— Start —
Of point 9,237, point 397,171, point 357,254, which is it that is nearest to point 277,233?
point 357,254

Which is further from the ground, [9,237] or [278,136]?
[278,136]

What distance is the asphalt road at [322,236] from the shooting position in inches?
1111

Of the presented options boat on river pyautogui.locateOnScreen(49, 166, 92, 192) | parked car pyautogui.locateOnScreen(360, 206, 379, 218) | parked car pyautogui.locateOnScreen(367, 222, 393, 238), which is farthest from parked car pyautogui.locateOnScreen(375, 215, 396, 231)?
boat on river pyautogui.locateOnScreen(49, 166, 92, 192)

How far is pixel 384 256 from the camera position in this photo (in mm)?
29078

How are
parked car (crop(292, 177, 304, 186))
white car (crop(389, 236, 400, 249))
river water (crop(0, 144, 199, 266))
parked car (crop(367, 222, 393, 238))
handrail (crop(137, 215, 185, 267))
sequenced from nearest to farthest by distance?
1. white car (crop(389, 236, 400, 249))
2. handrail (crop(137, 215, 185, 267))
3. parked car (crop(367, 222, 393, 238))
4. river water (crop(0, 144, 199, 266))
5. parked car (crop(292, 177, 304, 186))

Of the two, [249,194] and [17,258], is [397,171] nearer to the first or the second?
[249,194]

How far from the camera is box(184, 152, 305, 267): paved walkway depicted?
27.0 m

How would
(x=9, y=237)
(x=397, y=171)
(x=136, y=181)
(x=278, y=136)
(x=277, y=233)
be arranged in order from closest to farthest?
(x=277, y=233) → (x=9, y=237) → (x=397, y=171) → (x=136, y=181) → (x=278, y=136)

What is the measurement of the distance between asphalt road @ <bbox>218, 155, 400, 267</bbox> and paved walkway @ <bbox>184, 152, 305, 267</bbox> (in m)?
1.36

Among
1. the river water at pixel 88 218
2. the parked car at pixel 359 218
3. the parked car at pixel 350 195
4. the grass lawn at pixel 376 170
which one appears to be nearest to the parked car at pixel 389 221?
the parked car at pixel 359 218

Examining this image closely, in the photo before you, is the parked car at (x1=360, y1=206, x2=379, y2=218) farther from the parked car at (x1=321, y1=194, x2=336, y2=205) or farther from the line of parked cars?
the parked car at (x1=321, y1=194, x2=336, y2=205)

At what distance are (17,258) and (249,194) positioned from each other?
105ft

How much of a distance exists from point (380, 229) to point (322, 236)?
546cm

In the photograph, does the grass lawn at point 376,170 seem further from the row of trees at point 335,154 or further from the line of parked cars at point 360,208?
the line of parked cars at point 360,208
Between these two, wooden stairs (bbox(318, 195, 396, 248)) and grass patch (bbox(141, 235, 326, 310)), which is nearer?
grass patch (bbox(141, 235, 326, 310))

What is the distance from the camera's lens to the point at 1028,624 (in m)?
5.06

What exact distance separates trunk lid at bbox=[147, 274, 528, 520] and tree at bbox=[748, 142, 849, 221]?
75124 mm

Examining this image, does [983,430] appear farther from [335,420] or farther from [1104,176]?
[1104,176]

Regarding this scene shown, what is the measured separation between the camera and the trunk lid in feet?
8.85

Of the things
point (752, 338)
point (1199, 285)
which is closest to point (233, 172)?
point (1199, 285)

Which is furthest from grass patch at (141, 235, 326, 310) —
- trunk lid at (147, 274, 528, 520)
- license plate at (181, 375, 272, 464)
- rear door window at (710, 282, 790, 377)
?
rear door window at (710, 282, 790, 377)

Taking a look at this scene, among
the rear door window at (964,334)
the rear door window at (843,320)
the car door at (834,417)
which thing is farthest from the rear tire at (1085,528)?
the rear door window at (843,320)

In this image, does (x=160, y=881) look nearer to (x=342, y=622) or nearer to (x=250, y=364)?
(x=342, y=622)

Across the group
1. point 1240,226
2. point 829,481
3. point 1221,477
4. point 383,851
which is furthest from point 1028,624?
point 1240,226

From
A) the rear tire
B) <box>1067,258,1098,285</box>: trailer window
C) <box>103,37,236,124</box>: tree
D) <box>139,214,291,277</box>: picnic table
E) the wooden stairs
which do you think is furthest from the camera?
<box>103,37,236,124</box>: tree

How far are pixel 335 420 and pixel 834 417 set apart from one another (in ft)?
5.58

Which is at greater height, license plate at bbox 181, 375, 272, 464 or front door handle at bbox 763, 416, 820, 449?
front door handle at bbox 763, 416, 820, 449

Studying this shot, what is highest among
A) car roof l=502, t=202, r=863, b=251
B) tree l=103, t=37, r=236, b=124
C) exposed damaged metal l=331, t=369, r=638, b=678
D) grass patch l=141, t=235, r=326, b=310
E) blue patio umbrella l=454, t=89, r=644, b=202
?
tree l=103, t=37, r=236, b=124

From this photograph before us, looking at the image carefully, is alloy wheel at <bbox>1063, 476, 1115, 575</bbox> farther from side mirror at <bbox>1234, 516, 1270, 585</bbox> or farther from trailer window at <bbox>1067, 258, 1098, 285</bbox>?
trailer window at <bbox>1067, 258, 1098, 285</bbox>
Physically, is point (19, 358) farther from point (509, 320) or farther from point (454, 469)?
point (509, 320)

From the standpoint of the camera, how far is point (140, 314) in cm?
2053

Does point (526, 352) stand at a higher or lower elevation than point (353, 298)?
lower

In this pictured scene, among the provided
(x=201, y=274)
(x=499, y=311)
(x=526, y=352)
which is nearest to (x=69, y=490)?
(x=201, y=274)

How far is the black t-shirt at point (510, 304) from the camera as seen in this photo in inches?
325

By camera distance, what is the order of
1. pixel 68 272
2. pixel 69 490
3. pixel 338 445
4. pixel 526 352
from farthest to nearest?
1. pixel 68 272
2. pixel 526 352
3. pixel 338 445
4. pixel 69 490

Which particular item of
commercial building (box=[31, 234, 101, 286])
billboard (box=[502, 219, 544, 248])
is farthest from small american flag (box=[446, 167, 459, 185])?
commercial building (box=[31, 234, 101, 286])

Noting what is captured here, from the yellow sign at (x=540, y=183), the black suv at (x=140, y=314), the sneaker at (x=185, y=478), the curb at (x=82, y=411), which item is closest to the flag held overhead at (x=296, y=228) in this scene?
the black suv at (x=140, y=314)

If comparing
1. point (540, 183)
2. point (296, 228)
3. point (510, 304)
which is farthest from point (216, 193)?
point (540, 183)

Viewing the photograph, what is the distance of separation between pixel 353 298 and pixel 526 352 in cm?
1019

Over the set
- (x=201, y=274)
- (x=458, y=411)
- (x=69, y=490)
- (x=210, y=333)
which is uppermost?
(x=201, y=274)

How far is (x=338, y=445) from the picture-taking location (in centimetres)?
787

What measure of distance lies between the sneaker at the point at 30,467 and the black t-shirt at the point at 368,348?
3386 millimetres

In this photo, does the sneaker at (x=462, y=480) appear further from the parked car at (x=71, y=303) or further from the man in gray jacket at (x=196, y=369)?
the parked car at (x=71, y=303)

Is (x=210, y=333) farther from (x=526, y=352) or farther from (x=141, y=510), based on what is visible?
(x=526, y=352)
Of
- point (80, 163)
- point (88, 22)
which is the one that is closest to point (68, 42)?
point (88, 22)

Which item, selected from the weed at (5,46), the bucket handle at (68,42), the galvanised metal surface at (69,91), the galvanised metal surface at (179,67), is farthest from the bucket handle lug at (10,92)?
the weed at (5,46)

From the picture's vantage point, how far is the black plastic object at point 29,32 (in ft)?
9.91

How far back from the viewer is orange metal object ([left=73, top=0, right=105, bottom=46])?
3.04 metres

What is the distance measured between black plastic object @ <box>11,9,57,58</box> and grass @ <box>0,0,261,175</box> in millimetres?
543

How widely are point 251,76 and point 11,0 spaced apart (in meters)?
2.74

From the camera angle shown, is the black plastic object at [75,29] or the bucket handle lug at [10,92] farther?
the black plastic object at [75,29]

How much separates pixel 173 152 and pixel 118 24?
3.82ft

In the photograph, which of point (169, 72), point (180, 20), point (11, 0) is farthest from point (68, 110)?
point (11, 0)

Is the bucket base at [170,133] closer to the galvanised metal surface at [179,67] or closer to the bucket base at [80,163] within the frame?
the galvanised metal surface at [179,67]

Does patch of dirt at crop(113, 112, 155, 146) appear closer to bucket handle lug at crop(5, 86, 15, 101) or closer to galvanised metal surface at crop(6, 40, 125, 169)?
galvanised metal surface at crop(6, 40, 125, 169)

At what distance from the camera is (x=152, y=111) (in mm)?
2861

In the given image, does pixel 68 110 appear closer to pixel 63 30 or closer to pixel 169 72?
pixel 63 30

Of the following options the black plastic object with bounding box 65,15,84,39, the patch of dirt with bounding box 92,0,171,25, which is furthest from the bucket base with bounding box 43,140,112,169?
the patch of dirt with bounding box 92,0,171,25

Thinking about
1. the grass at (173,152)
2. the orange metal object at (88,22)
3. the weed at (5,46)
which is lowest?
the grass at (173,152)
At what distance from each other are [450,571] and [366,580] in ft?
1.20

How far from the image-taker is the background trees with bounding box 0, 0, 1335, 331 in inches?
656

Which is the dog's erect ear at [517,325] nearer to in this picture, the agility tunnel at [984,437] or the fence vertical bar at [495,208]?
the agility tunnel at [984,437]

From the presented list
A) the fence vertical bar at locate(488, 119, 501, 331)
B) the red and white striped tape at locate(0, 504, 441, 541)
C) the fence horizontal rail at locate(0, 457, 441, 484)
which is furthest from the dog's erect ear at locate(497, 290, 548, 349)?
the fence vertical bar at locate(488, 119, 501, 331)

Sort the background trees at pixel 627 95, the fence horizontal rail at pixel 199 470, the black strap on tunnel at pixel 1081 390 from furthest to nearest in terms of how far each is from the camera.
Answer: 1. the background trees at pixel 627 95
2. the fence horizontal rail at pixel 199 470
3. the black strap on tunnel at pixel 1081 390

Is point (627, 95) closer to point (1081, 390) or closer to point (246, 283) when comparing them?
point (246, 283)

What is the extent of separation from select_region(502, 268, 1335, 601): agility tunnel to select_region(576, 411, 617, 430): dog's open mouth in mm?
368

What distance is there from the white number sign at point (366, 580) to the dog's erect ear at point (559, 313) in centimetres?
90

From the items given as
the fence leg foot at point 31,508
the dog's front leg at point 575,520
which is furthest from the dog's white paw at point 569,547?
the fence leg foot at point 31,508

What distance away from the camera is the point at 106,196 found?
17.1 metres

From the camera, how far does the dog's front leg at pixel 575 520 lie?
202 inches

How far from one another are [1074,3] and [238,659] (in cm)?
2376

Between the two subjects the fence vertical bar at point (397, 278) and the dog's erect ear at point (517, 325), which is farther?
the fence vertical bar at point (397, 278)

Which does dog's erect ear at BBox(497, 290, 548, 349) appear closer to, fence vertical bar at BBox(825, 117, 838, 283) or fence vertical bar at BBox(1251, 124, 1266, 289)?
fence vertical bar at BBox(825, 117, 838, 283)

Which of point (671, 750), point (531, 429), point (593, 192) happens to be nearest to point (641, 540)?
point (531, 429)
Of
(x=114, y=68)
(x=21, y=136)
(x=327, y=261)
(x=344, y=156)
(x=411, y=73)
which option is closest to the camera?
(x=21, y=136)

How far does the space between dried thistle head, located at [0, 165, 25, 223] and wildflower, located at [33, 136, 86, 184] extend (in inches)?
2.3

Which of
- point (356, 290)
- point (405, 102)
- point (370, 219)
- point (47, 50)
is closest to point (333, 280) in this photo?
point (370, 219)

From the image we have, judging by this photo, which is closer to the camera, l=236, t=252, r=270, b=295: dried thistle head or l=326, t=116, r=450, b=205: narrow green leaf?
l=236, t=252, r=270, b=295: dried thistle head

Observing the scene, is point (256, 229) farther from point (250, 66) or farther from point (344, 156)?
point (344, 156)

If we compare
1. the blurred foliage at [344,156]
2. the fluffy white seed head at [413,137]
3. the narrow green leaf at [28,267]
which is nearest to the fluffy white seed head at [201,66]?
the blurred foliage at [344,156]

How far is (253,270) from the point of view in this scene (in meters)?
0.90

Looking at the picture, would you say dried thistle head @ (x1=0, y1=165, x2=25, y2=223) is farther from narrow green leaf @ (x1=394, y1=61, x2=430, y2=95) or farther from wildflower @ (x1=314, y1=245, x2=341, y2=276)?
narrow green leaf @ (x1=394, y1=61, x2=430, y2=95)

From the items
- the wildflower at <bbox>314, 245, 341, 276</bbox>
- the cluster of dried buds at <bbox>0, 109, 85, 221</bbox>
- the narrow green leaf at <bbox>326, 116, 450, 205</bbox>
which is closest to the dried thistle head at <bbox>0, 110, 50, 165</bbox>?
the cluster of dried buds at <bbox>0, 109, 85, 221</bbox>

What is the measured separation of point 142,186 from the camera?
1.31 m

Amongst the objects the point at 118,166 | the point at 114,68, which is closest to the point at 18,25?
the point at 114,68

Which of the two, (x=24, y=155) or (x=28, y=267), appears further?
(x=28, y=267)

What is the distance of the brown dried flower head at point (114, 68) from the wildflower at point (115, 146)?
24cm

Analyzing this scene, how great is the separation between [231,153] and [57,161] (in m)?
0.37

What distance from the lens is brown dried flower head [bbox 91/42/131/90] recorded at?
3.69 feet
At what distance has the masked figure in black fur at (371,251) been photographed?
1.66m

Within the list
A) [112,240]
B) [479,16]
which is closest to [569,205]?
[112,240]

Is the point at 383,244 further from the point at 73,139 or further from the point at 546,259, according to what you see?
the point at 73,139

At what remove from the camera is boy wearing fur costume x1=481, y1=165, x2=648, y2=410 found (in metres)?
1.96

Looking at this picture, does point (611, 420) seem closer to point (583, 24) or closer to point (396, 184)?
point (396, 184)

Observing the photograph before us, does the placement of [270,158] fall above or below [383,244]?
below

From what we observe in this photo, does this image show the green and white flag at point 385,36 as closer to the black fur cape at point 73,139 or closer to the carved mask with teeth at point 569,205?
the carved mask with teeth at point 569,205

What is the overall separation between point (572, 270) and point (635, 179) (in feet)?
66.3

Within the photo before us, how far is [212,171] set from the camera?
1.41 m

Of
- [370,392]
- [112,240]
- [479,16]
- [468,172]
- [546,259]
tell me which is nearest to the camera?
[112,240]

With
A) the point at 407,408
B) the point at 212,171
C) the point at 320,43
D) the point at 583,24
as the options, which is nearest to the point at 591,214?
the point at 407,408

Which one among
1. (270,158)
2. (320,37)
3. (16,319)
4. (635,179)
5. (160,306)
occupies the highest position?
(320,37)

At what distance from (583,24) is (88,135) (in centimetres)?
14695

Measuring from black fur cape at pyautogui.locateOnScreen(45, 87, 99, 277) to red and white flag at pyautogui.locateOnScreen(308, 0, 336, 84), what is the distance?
— End —
(Exercise instructions) Repeat exactly the lines from the line containing "Analyzing this scene, how" through the last line of the records above, including both, and nothing else.

(Response)
Analyzing this scene, how great is the separation between [231,153] and [57,161] (in m)?
0.37

What distance from the lens is brown dried flower head [bbox 91/42/131/90] recorded at?
3.69 feet
At what distance has the masked figure in black fur at (371,251) been photographed?
1.66m

Within the list
A) [112,240]
B) [479,16]
which is closest to [569,205]?
[112,240]

Is the point at 383,244 further from the point at 73,139 or further from the point at 546,259, according to what you see?
the point at 73,139

At what remove from the camera is boy wearing fur costume x1=481, y1=165, x2=648, y2=410 found (in metres)?
1.96

Looking at this picture, does point (611, 420) seem closer to point (583, 24) or closer to point (396, 184)?
point (396, 184)

Observing the photograph before us, does the placement of [270,158] fall above or below [383,244]?
below

From what we observe in this photo, does this image show the green and white flag at point 385,36 as closer to the black fur cape at point 73,139 or closer to the carved mask with teeth at point 569,205?
the carved mask with teeth at point 569,205

What is the overall separation between point (572, 270) and point (635, 179) (in feet)?
66.3

Within the photo before us, how far is [212,171] set from the camera?
1.41 m

Of
- [370,392]
- [112,240]
- [479,16]
- [468,172]
- [546,259]
tell me which is nearest to the camera?
[112,240]

With
A) the point at 407,408
B) the point at 212,171
C) the point at 320,43
D) the point at 583,24
as the options, which is nearest to the point at 591,214?
the point at 407,408

Which one among
1. (270,158)
2. (320,37)
3. (16,319)
4. (635,179)
5. (160,306)
occupies the highest position?
(320,37)

At what distance from (583,24) is (88,135) (in centimetres)?
14695

Measuring from black fur cape at pyautogui.locateOnScreen(45, 87, 99, 277) to red and white flag at pyautogui.locateOnScreen(308, 0, 336, 84), what is the distance?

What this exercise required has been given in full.